O ministro classificou a condição financeira dos magistrados como privilegiada, mas afirmou que ainda é necessário manter atenção ao orçamento. “Não é uma vida nababesca. É uma vida na qual você pode ter uma condição média, eu diria até acima da média brasileira, mas, ainda assim, uma condição média de vida”, declarou durante o evento.
Na comparação feita por Mendonça, os ministros estariam em uma faixa que ele definiu como “classe B”, enquanto a chamada “classe A” seria formada por pessoas muito ricas. Segundo ele, mesmo com salários acima da média nacional, os magistrados também precisam organizar despesas e acompanhar os compromissos financeiros ao longo do mês.
A fala ganhou repercussão especialmente porque o subsídio mensal de um ministro do STF está entre os maiores valores pagos no serviço público brasileiro. Atualmente, o salário bruto de um integrante da Suprema Corte é de R$ 46.366,19 por mês. O valor líquido, entretanto, varia conforme descontos obrigatórios, como Imposto de Renda e contribuições previdenciárias.
Dados do Portal da Transparência do STF mostram que André Mendonça recebeu, entre janeiro e julho deste ano, uma média mensal próxima de R$ 26 mil líquidos. No período, os valores variaram de acordo com os descontos e outros componentes da remuneração registrados em cada mês.
O maior pagamento líquido recebido pelo ministro ocorreu em janeiro, quando o valor chegou a aproximadamente R$ 43 mil. Já os menores pagamentos foram registrados em abril e maio, com cerca de R$ 18,8 mil líquidos em cada um dos meses.
Somados, os rendimentos líquidos de Mendonça entre janeiro e julho alcançaram aproximadamente R$ 182 mil. Os números fazem parte dos dados públicos disponibilizados pelo próprio Supremo Tribunal Federal.
André Mendonça integra o STF desde dezembro de 2021. Ele foi indicado para a vaga pelo então presidente Jair Bolsonaro e teve o nome aprovado pelo Senado Federal após um processo de sabatina.

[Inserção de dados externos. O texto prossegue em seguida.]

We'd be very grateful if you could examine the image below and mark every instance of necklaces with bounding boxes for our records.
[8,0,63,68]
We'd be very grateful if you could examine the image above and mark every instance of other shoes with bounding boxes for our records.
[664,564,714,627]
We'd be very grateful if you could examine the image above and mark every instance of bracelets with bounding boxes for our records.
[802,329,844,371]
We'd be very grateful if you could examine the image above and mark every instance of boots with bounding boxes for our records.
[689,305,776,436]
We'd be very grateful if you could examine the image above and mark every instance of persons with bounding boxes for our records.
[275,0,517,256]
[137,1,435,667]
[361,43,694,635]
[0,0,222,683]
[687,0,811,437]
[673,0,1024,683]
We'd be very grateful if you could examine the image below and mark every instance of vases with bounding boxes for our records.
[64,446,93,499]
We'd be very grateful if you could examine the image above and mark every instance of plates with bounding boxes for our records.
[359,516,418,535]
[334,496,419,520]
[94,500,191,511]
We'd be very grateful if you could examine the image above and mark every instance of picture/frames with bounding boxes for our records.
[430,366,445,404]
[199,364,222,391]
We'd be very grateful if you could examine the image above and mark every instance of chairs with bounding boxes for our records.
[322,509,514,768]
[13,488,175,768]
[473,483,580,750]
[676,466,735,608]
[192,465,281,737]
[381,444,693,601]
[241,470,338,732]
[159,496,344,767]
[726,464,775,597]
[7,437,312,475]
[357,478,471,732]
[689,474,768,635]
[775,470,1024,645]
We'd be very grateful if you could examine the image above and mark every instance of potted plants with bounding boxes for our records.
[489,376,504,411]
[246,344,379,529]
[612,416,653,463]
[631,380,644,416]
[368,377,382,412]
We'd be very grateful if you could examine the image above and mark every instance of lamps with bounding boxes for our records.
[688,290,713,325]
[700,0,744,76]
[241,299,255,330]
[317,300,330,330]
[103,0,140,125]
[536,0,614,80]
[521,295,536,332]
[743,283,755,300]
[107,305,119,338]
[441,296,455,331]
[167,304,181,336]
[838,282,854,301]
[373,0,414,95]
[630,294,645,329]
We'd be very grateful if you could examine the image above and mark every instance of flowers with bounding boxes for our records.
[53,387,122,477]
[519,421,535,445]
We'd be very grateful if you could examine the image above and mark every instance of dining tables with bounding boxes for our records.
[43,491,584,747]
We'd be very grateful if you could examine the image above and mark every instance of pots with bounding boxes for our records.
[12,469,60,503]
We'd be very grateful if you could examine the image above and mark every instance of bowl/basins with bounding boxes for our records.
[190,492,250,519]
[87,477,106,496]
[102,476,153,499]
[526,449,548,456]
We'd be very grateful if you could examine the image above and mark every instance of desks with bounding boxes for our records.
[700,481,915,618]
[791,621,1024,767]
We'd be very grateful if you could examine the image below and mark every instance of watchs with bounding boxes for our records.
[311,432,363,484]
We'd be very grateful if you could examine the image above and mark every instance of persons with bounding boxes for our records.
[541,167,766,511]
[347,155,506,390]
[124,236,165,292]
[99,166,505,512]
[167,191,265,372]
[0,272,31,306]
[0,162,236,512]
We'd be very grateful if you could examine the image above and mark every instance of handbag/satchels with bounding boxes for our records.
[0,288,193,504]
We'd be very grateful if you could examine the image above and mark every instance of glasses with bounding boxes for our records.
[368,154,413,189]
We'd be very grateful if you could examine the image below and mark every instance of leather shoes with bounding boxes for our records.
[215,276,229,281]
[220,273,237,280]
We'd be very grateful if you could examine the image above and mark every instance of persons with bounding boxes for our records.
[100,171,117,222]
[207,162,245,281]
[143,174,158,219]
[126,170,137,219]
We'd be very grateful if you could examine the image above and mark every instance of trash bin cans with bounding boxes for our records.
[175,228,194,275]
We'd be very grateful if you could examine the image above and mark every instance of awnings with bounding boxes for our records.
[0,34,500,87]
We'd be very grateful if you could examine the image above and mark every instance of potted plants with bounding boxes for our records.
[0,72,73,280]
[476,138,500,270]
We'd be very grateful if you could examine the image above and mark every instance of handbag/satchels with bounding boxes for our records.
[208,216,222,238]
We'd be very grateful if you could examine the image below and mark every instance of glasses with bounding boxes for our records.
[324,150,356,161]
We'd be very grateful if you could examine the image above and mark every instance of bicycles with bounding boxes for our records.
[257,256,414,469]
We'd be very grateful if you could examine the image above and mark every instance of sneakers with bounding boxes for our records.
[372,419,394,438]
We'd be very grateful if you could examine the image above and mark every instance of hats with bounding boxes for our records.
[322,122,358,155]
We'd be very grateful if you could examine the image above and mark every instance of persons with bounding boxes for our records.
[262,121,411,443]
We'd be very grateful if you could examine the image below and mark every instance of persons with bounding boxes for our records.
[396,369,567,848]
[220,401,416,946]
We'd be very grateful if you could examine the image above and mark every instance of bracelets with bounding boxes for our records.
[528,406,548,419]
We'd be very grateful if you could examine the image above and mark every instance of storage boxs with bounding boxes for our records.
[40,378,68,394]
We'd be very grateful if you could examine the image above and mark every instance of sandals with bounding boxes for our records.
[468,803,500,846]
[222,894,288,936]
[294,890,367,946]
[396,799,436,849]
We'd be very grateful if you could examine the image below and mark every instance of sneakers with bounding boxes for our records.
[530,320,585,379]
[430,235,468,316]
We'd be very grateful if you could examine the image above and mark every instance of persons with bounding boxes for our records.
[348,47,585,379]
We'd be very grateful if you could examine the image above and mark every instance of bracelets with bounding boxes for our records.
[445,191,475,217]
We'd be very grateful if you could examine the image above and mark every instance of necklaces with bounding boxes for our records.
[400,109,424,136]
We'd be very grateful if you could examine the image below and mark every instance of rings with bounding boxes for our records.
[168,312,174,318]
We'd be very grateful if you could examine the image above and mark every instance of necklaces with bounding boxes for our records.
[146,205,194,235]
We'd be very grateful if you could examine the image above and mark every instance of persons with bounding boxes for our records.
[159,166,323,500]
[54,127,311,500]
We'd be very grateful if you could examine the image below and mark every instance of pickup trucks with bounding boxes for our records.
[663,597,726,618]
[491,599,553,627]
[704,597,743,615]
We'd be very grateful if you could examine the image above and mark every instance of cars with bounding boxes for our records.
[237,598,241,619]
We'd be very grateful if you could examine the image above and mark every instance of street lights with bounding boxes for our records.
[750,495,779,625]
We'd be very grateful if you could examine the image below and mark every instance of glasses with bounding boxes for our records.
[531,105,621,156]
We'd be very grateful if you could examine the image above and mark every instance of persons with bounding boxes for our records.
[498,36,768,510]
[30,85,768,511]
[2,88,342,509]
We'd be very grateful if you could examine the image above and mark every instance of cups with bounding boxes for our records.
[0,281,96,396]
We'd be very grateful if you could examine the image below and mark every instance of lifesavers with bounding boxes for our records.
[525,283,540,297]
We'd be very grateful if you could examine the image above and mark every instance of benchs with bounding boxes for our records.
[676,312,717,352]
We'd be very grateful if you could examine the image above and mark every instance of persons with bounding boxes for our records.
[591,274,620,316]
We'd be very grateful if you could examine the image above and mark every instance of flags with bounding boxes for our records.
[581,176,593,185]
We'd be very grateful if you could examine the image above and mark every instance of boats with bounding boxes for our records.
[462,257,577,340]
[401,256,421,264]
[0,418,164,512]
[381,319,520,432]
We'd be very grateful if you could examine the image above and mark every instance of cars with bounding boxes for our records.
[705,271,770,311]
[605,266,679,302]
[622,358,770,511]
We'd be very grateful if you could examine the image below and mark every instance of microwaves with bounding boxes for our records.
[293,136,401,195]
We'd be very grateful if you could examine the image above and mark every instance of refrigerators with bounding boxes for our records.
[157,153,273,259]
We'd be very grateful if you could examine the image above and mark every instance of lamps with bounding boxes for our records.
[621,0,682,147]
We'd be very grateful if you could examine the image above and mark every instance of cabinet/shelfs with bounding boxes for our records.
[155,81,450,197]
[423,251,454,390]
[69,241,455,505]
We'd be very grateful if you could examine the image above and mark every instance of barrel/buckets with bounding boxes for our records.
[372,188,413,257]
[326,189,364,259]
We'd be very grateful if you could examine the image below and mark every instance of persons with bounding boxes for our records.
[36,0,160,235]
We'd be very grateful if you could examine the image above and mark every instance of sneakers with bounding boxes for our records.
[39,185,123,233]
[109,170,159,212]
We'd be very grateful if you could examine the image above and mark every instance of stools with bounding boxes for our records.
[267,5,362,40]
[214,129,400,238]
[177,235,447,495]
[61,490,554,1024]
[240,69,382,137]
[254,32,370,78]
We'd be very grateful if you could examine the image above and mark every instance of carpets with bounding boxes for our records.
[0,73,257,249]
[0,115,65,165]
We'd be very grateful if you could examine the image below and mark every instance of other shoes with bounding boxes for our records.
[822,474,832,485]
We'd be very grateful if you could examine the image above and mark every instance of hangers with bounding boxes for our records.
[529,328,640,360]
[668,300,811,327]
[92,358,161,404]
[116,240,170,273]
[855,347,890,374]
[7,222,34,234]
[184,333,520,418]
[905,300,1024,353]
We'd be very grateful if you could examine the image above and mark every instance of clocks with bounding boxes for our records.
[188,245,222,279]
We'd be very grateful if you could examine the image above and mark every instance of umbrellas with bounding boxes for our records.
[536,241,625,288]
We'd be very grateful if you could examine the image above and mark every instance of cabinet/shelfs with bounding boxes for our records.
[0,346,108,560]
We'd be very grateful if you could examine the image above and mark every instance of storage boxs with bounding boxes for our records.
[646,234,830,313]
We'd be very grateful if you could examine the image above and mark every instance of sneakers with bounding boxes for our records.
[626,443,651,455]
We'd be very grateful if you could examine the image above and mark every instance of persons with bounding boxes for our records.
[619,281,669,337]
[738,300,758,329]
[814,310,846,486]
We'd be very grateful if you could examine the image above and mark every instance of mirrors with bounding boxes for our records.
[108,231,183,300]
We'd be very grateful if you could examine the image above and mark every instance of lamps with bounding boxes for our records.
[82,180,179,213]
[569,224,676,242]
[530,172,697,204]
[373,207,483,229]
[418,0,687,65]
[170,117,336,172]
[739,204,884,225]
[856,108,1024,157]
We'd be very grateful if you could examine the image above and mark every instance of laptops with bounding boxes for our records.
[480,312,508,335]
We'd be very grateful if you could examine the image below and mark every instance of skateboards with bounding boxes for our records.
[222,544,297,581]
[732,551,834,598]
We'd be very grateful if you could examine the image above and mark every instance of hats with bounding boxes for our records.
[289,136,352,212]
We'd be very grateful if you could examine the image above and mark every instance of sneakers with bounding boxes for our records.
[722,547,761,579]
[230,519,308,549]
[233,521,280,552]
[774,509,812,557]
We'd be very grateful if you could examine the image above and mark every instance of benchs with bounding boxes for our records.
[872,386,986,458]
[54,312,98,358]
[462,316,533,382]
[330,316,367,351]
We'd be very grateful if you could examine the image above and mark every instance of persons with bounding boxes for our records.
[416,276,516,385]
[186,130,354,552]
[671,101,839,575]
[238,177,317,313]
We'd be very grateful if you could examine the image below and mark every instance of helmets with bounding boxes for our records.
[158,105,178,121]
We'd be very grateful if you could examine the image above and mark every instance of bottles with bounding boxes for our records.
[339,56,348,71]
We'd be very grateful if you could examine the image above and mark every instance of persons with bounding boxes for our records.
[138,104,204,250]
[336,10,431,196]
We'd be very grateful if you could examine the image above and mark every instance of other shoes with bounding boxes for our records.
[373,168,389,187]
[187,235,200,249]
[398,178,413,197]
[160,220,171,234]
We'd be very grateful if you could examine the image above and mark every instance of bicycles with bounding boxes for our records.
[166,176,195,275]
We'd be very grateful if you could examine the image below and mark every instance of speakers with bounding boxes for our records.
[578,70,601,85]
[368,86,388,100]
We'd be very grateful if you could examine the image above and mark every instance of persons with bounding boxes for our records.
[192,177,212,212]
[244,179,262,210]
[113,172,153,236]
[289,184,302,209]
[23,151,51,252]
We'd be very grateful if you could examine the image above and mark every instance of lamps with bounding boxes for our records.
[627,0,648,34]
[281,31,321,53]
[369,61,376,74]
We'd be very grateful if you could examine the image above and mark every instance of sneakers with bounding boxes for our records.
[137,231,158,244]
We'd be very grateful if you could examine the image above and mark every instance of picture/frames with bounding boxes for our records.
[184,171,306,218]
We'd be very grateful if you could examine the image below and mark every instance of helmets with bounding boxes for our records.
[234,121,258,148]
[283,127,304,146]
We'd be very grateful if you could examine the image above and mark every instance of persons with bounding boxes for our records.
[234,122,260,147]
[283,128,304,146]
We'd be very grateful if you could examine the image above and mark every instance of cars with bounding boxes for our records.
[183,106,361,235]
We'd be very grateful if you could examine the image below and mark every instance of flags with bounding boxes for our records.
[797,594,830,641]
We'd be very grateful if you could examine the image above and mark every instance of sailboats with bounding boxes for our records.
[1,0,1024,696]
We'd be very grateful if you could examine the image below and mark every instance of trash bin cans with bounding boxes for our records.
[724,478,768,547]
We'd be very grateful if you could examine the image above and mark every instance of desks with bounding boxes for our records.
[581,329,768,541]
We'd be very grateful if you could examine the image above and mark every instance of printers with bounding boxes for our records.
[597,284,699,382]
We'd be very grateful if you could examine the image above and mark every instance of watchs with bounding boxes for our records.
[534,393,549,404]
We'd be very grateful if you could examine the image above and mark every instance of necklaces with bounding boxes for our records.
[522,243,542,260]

Além de suas atividades como ministro da Suprema Corte, Mendonça atua atualmente como relator de investigações de grande repercussão política e institucional. Entre os casos sob sua responsabilidade estão apurações relacionadas a suspeitas de irregularidades envolvendo o Instituto Nacional do Seguro Social (INSS).
As declarações do ministro sobre sua situação financeira também provocaram debate nas redes sociais, principalmente pela diferença entre o salário dos integrantes do STF e a renda da maior parte dos trabalhadores brasileiros. A fala colocou em discussão o custo de vida, a remuneração do Judiciário e a percepção sobre o que representa uma vida financeira confortável no país.
Ao abordar o tema, Mendonça insistiu que uma remuneração elevada não significa ausência de responsabilidades financeiras. Para o ministro, o ponto central é que magistrados precisam administrar os próprios gastos, assim como qualquer outra pessoa.
A declaração, porém, chamou atenção justamente pelo contraste entre a realidade salarial dos ministros do Supremo e a renda média da população. O assunto segue repercutindo e alimentando discussões sobre os privilégios, os salários e o padrão de vida das principais autoridades do Judiciário brasileiro.